# How do precision differential levels achieve such high accuracy

As you do, I was watching a video about levelling granite surface plates used in precision machine shops and labs. They're ground and lapped to a high level of flatness (I think AA plates are flat to within around 0.005mm) and a key tool for this process is a set of electronic differential levels like these.

These devices are used to measure the relative inclination of different parts of the plate and the paths are integrated to give a map of global roughness across the plate. The manufacturers of these levels claim that they can measure .1 arcseconds repeatably. If I did the maths right, across a 1m surface plate that corresponds to vertical displacement of 4.8e-7m.

My question is, how do these things work? I'm not electronic engineer but I assume each unit contains a (hinged or flexible) pendulum ~0.1m in length with capacitive plates on both sides charged from an AC source.
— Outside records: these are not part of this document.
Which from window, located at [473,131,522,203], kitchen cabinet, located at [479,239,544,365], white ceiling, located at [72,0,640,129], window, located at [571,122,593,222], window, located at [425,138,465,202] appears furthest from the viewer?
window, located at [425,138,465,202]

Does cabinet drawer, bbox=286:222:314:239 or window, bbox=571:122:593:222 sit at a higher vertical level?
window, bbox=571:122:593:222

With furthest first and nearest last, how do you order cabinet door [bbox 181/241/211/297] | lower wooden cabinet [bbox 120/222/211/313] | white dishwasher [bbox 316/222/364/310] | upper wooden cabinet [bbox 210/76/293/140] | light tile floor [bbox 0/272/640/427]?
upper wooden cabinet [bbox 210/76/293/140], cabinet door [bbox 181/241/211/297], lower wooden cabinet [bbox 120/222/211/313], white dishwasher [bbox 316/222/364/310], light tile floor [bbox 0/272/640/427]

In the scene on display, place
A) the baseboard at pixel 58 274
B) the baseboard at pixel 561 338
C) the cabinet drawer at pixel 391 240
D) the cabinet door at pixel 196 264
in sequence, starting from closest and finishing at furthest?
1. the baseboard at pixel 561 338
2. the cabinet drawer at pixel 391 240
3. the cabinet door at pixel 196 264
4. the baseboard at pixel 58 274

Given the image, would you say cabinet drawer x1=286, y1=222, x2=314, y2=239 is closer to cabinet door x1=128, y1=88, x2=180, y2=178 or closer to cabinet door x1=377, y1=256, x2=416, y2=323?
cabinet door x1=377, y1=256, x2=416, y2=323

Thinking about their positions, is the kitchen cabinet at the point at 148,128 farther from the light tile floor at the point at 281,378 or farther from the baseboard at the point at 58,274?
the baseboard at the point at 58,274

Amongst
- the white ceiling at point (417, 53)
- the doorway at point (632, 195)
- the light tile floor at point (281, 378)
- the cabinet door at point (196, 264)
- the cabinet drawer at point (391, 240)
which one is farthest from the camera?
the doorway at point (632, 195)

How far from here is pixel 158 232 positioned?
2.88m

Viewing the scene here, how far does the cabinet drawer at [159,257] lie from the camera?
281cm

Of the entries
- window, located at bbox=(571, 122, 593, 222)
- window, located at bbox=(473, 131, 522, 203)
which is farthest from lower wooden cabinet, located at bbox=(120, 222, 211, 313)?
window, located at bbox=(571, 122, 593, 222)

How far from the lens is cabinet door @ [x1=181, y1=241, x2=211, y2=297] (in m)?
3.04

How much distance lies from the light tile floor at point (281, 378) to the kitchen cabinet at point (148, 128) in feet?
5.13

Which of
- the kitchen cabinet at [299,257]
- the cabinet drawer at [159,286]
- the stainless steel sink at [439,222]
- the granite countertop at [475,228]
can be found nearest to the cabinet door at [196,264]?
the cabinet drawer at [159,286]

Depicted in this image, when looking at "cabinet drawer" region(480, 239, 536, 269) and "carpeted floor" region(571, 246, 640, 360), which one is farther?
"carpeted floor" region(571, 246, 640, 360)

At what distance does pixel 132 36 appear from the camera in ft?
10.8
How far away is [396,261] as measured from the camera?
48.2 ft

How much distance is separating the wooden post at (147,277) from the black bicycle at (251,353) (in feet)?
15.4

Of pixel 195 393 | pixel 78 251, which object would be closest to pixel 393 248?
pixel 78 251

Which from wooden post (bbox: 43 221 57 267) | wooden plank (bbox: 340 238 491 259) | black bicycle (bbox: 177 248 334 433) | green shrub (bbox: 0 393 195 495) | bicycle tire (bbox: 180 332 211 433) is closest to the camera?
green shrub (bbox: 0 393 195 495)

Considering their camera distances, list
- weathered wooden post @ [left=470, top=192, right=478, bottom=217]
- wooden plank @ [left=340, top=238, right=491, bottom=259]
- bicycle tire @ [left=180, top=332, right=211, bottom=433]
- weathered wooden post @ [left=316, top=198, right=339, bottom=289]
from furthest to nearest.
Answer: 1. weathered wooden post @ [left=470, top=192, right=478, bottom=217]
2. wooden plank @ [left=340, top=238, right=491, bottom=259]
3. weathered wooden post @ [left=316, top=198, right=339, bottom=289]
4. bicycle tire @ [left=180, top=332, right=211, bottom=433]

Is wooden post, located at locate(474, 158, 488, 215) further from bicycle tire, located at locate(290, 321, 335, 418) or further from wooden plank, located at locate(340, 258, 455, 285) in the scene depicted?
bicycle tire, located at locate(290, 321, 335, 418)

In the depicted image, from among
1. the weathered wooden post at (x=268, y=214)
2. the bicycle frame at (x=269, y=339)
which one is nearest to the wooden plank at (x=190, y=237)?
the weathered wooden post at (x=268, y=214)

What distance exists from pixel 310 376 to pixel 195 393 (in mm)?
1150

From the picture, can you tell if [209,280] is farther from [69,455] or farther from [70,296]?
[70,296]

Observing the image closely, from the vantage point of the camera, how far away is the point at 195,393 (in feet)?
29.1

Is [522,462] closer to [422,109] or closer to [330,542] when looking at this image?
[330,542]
As the pendulum flexes or rotates around the hinge, the relative change in capacitance between the plates on either side would result in a voltage difference between the two capacitors that you could then feed into an amplifier to measure the change in pendulum displacement and thus the change in the orientation of the level. Combine this with another level as shown in the video and you can measure the relative change in orientation between the units.

I've left some of the maths in here for you lot to enjoy working out for yourselves but if anyone has an idea of what the circuitry looks like inside these things, I'd like to know whether my assumption was even close. I've been playing around with a circuit sim to try and build something that can measure very small changes in relative capacitance but alas, I've got nothing that really works.